» **How to complete this task**
Extract the whole listing as it stands. Do not include the pictures.

» **Dataset content**

_ _ _ _ _ _ _

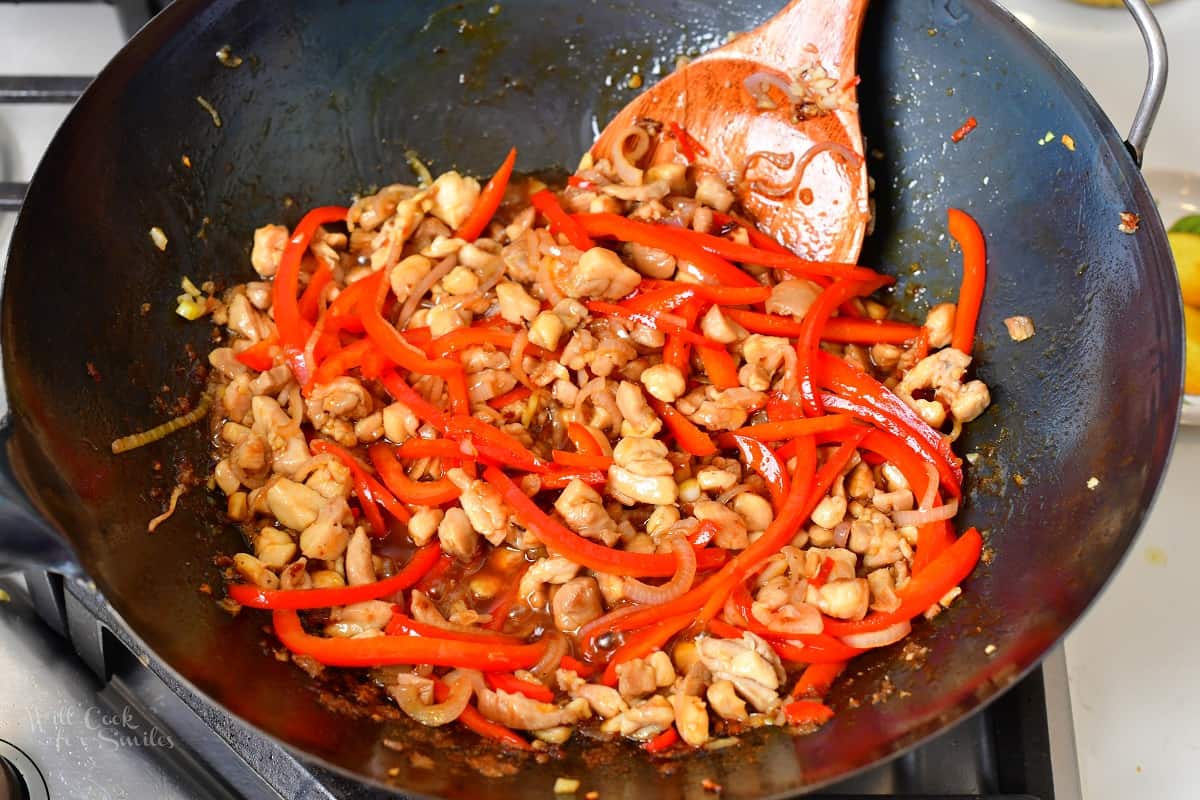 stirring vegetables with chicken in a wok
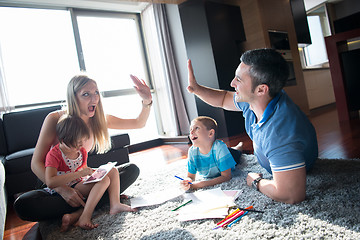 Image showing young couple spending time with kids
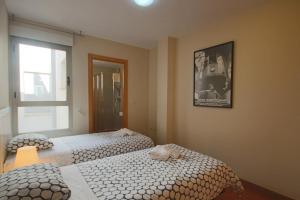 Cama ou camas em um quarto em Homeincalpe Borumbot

_ _ _ _ _ _ _

» **Response to the task**
 stirring vegetables with chicken in a wok
 Image showing young couple spending time with kids
 Cama ou camas em um quarto em Homeincalpe Borumbot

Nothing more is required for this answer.